De voorlezing uit de Wet van Mozes
8
1 Toen de zevende maand aanbrak en de zonen van Israël in hun steden waren, kwam heel het volk als één man op het plein voor de Waterpoort bijeen en zij zeiden tegen Ezra, de Schriftgeleerde, dat hij het boek van de Wet van Mozes, die de HEERE aan Israël had opgelegd, moest brengen.    2 Op de eerste dag van de zevende maand bracht de priester Ezra de Wet vóór de volksvergadering, die bestond uit mannen en vrouwen en uit allen die het bij het horen zouden kunnen begrijpen.      3 Hij las daaruit voor aan de voorkant van het plein dat voor de Waterpoort ligt, vanaf het morgenlicht tot aan de middag, hij las voor aan de mannen en vrouwen en aan hen die het konden begrijpen. Heel het volk spitste de oren om de woorden van de boekrol van de Wet te horen.      4 Ezra, de Schriftgeleerde, stond op een houten verhoging die zij voor dit doel hadden gemaakt, en naast hem stonden Mattitja, Sema, Anaja, Uria, Hilkia en Maäseja aan zijn rechterhand en aan zijn linkerhand stonden Pedaja, Misaël, Malchia, Hasum, Hasbaddana, Zacharia en Mesullam.    5 Ezra opende het boek voor de ogen van heel het volk, want hij stak boven heel het volk uit, en toen hij het opende, stond heel het volk op.   

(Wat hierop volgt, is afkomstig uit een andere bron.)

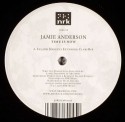 Jamie Anderson/TIME IS NOW 12"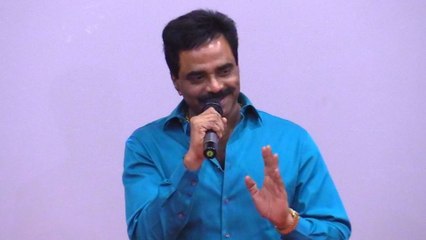 ಒಬ್ಬ ನಿರ್ಮಾಪಕನಿಗೆ ತಾಳ್ಮೆ ಶುರುವಾಗುವುದು ಅಲ್ಲಿಂದಾನೆ  | Rockline Venkatesh | Chandan Shetty |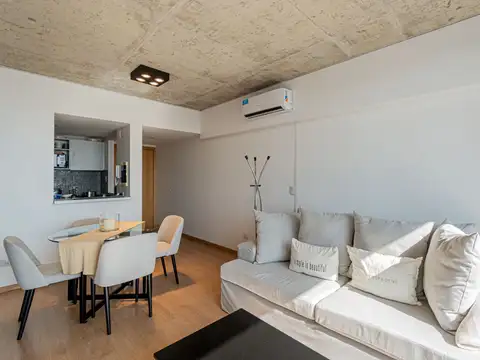 Departamento en Venta de Monoambiente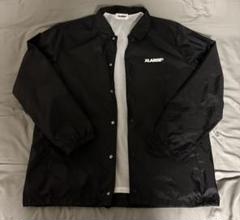 XLARGE ブラックナイロンジャケット Lサイズ 楽天市場】X-LARGE エクストララージ ジャケット サイズ:L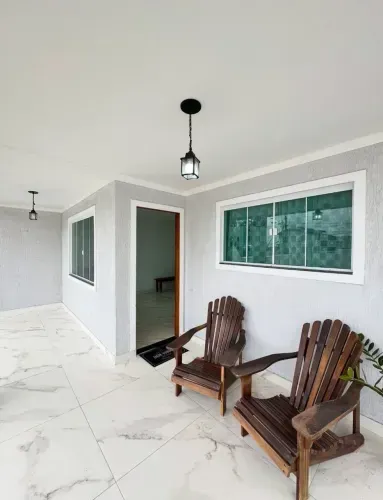 VENDO EM ARACRUZ COM ENTRADA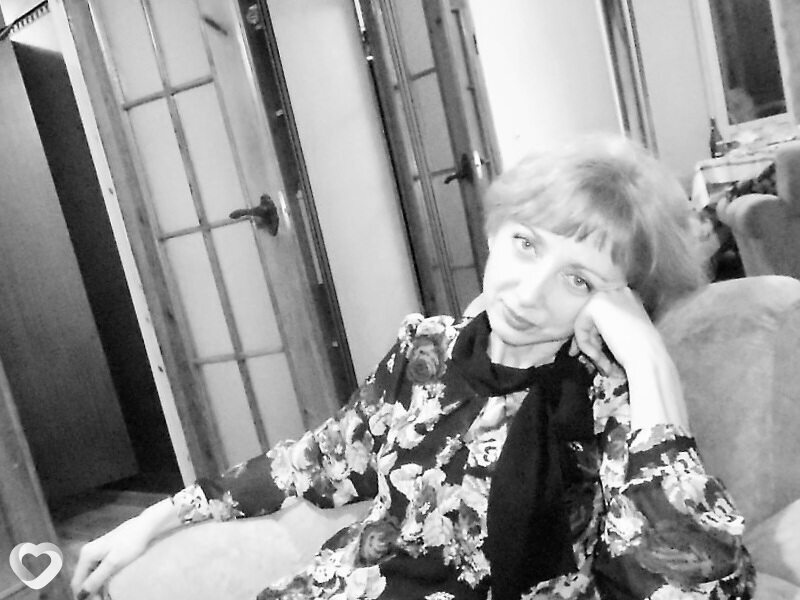Татьяна, 42, Гомеле — анкета №373439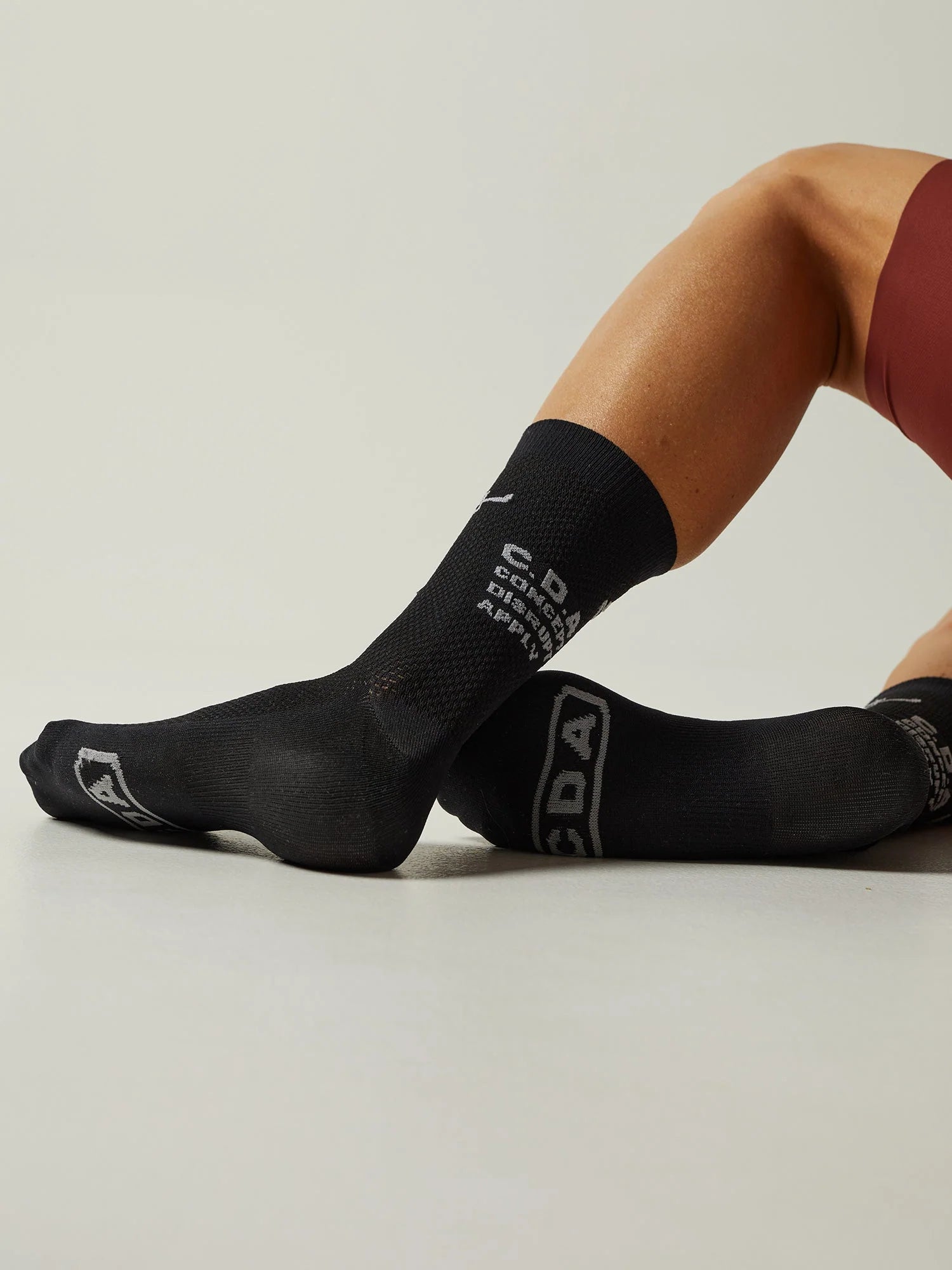 Givelo CDA Sock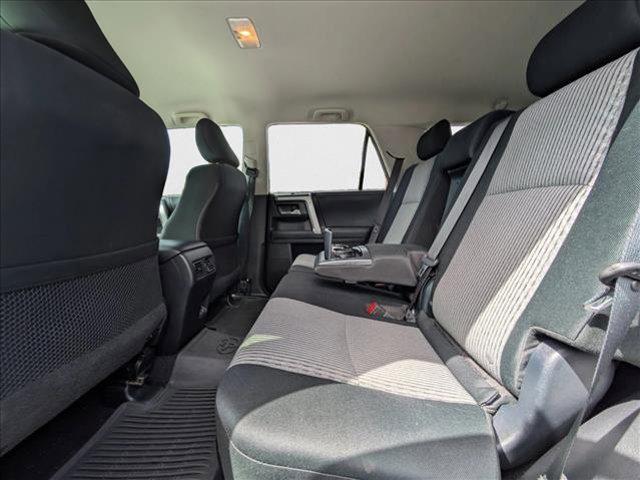 used 2021 Toyota 4Runner car, priced at $36,350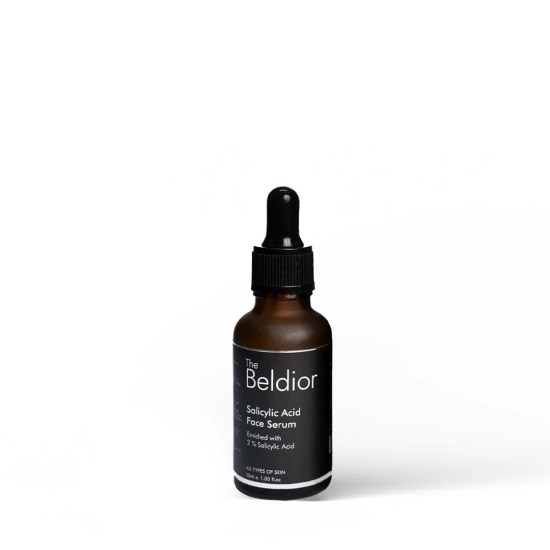 2% Salicylic Acid Serum-30ML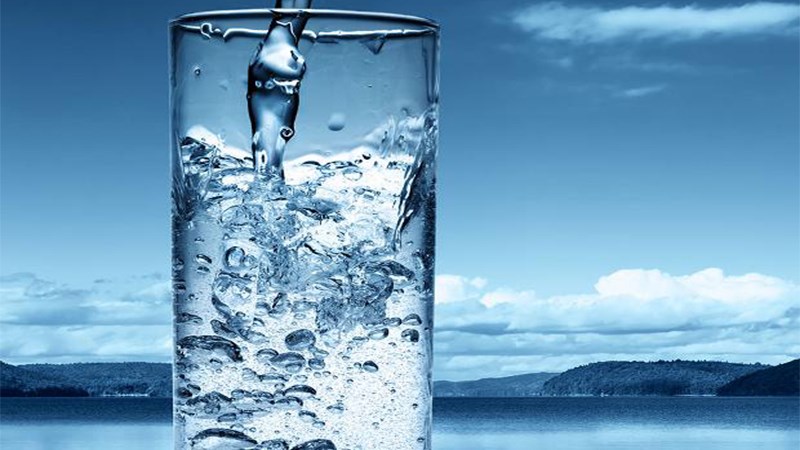 Παγκόσμια ημέρα ελέγχου των υδάτων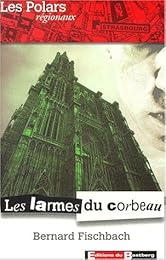 Les  larmes du corbeau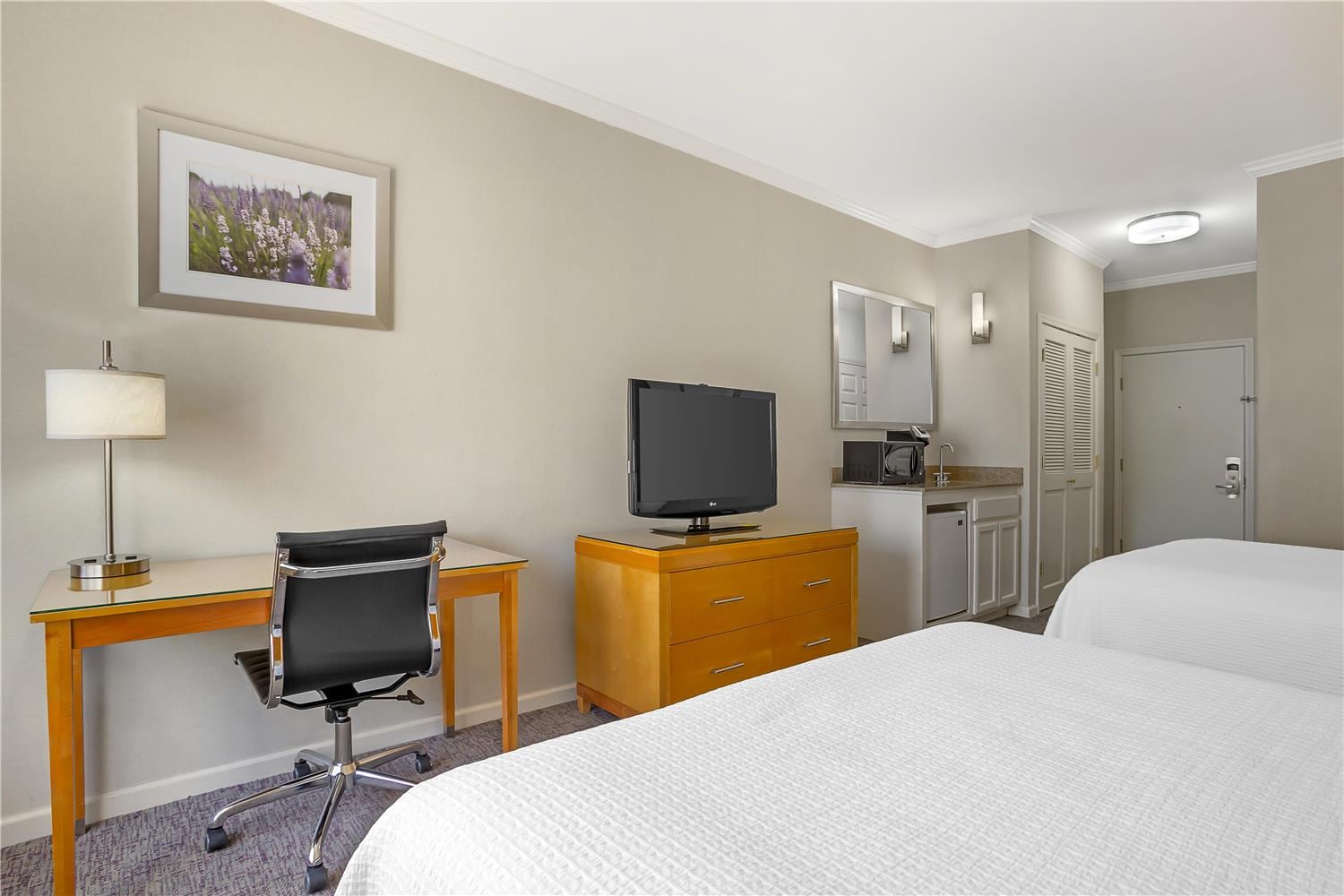 Hotel in Dixon | Best Western Plus Dixon Davis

6 Ezra loofde de HEERE, de grote GOD, en heel het volk antwoordde met opgeheven handen: “Amen, amen!”, en zij bogen zich en knielden met hun gezicht ter aarde voor de HEERE neer.    7 Jesua, Bani, Serebja, Jamin, Akkub, Sabbetai, Hodia, Maäseja, Kelita, Azarja, Jozabad, Hanan, Pelaja en de Levieten onderwezen het volk in de Wet en het volk stond daarbij op zijn plaats.    8 Zij lazen voor uit de boekrol, uit de Wet van GOD, ordelijk in delen, en zij legden de betekenis ervan uit, zodat men begreep wat er voorgelezen werd. 9 Nehemia, zijne hoogheid, de landvoogd, Ezra, de priester en Schriftgeleerde, en de Levieten die het volk onderwezen, zeiden tegen heel het volk: “Deze dag is heilig voor de HEERE, jullie GOD. Treur niet en huil niet.” Want heel het volk huilde, toen zij de woorden van de Wet hoorden. 10 Ook zei hij tegen hen: “Ga, eet vette spijzen en drink zoete drank, en deel ervan uit aan degenen voor wie niets is klaargemaakt, want deze dag is heilig voor onze Heer. Wees dus niet bedroefd, want de blijdschap van de HEERE is jullie sterkte.    11 De Levieten troostten heel het volk en zeiden: “Wees stil, want deze dag is heilig! Wees niet bedroefd!” 12 Toen ging heel het volk weg om te eten en te drinken, om ervan uit te delen en om dit met grote vreugde te vieren, want zij hadden de woorden begrepen die men hun had bekendgemaakt. 13 De volgende dag kwamen de hoofden van de huizen van de vaderen van heel het volk, de priesters en de Levieten samen bij de Schriftgeleerde Ezra om zich te verdiepen in de woorden van de Wet.   
 
De viering van het Loofhuttenfeest
14 Zij vonden dat er in de Wet geschreven stond dat de HEERE door de hand van Mozes geboden had dat de zonen van Israël tijdens het Feest in de zevende maand in loofhutten moesten wonen,    15 en dat ze het moesten aankondigen en laten omroepen in al hun steden, ook in Jeruzalem, en dat zij moesten zeggen: “Trek uit naar het gebergte, haal takken van de olijfboom, takken van de wilde olijfboom, mirtetakken, palmtakken en takken van andere loofbomen om er loofhutten van te maken, zoals dat geschreven staat.”    16 Toen trok het volk eropuit. Ze haalden looftakken en maakten voor zichzelf loofhutten, ieder op zijn eigen dak en in hun voorhoven, en ook in de voorhoven van het Huis van GOD, op het plein van de Waterpoort en op het plein van de Efraïmpoort.   
17 Heel de volksvergadering van hen die uit de ballingschap waren teruggekeerd, zij allen maakten loofhutten en woonden in die loofhutten, want dat hadden de zonen van Israël niet gedaan vanaf de dagen van Jozua, de zoon van Nun, tot op die dag toe, en er was zeer grote blijdschap.    18 Dag aan dag las men voor uit de boekrol van de Wet van GOD, vanaf de eerste dag tot op de laatste dag. Zij vierden zeven dagen lang feest en op de achtste dag was er volgens het voorschrift een gewijde samenkomst.